И эта женщина не поняла, не почувствовала, как тяжело и больно Паше оттого, что ее мама умерла, здесь и сейчас, буквально у нее на глазах. И Паша сомкнула веки прежде, чем Марина Андреевна поднялась и молча вышла, даже не взглянув на дочь.

Теперь Паша осталась совсем одна. Нет, не одна, у нее был родной человек и ждал от нее помощи, может быть, поэтому она быстро пошла на поправку.

И взгляд отца на портрете она встретила спокойно. Бедный папа… Раньше Паша никогда так о нем не думала. Мама простить не смогла, но Паша ему не судья. Да, он был не богом, а всего лишь человеком. Но, оказывается, любить просто человека гораздо легче, чем небожителя.


Машка появилась в конце недели, когда Паша уже запросто вставала и выползала к Татьяне на кухню, если матери не было дома. Она вдруг совершенно разлюбила детскую, абсолютно. Тот равнодушно-брезгливый взгляд маман что-то изменил в самой Паше: она посмотрела на привычную комнату другими глазами и точно не узнала ее.
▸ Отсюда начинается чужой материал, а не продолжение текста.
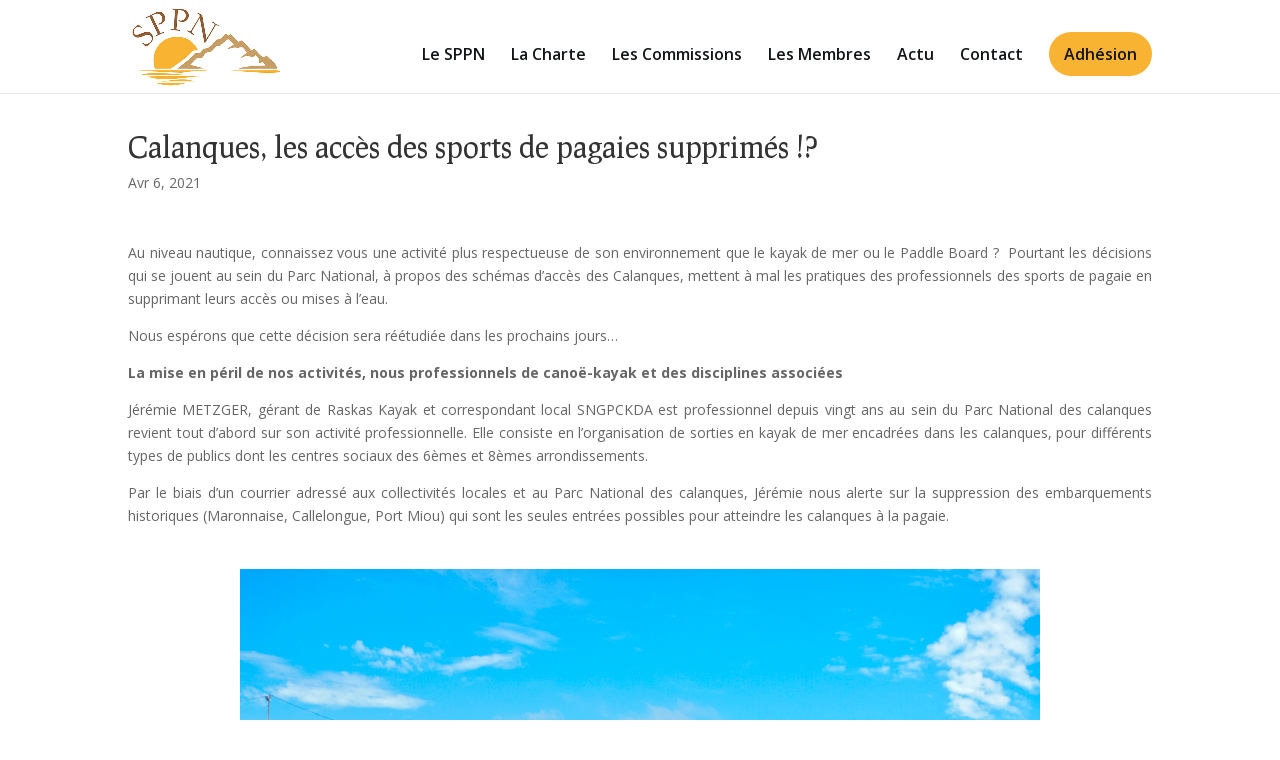

--- FILE ---
content_type: application/javascript
request_url: https://www.sppnature.com/wp-content/uploads/wtfdivi/wp_footer.js?ver=1756140095
body_size: 201
content:
jQuery(function($){$('.et-social-icon a, .et-extra-social-icon a').attr('target','_blank');});jQuery('#footer-info').html("\u00a9 SPPN 2021-<span class=\"divibooster_year\"><\/span><script>jQuery(function($){$(\".divibooster_year\").text(new Date().getFullYear());});<\/script> - Tous droits r\u00e9serv\u00e9s - Design par <a href=\"https:\/\/www.13h14.com\/\" rel=\"nofollow\" target=\"_blank\">13h14<\/a>");jQuery(function($){});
Странно, она прожила здесь много лет и вдруг поняла, что случись ей завтра уйти отсюда, и она ничего не захочет взять с собой, ничего.

Так вот, Машка пришла домой с видом скучающего экскурсанта, который в десятый раз вынужден пойти на смертельно надоевшую экскурсию. Она села на кухне напротив Паши, мешая Татьяне сновать туда-сюда и совершенно не обращая внимания на ее возмущенное сопение.
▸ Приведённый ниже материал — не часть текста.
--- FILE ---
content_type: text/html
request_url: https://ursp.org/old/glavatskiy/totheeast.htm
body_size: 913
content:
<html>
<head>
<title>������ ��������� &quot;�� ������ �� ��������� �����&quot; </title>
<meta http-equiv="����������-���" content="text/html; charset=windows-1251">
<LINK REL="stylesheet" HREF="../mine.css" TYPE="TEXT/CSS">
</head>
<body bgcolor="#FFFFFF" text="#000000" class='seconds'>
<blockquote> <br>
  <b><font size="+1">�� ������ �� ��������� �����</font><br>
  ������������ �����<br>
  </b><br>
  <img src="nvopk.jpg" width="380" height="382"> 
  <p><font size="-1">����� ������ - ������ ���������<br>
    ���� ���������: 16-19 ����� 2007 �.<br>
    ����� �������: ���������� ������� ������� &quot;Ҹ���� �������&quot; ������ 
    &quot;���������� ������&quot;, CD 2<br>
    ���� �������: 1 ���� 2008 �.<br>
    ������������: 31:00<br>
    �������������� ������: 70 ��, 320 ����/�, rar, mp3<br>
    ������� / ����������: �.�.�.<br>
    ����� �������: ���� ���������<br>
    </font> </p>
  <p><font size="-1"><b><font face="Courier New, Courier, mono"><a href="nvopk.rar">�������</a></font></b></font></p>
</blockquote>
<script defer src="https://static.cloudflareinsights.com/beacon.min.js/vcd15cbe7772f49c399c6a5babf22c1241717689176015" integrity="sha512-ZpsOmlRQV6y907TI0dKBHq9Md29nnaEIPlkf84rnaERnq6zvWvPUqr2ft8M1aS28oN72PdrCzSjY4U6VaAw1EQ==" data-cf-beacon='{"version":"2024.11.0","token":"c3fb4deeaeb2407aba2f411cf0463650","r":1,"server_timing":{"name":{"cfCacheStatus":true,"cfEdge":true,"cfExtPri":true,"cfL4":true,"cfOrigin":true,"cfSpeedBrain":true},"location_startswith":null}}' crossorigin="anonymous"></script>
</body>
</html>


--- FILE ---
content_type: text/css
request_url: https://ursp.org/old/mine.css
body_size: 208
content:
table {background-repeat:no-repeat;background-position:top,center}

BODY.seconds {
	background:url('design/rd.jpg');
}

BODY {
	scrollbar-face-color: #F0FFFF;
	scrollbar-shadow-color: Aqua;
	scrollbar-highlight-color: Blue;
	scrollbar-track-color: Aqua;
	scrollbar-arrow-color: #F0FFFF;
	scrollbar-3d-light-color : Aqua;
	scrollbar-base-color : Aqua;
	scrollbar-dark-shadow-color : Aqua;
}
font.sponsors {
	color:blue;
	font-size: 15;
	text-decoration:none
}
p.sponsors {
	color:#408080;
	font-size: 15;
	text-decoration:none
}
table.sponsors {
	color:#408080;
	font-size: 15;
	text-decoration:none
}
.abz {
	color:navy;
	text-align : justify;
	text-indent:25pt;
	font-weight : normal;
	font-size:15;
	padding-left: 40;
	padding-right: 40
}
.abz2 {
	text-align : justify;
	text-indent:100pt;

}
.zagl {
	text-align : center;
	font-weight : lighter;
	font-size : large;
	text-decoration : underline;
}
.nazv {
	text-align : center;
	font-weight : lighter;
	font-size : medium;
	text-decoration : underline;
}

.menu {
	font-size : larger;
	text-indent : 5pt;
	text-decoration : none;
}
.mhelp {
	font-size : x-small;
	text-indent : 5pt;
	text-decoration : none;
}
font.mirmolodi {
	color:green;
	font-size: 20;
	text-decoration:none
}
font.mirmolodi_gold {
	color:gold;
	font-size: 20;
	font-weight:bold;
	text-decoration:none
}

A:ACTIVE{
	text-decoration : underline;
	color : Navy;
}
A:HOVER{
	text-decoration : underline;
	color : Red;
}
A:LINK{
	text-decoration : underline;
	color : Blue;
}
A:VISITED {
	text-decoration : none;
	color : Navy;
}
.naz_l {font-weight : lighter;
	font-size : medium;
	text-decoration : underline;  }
– Ну ты дала, – сказала она сестре, как будто слегка удивленно. – И когда ты окончательно очухаешься? Что Сема-то сказал? Я, между прочим, уже могу выступать. Правда, врач велел поберечь связки, но вполсилы можно.

Татьяна со стуком поставила перед ней чашку, чуть не расплескав содержимое, но Машка даже бровью не повела.

Знает или нет, подумала Паша. Ну не может человек знать и быть таким непробиваемо спокойным. Паша и позабыла, что сестра ждет от нее ответа, зато Татьяна не выдержала.

– Вот ведь некоторые, – вмешалась она, обращаясь почему-то к плите, – как будто сами никогда не болели. Человек едва живой, в чем душа держится, его бы поберечь, так ведь нет, сели и поехали!

Маня лениво повела прекрасными очами в Татьянину сторону и снова взглянула на сестру.

– У меня руки дрожат, – сказала Паша, и это было правдой. Она даже вытянула их над столом, но Машка проверять не стала, а уставилась в чашку, будто и не спрашивала ни о чем.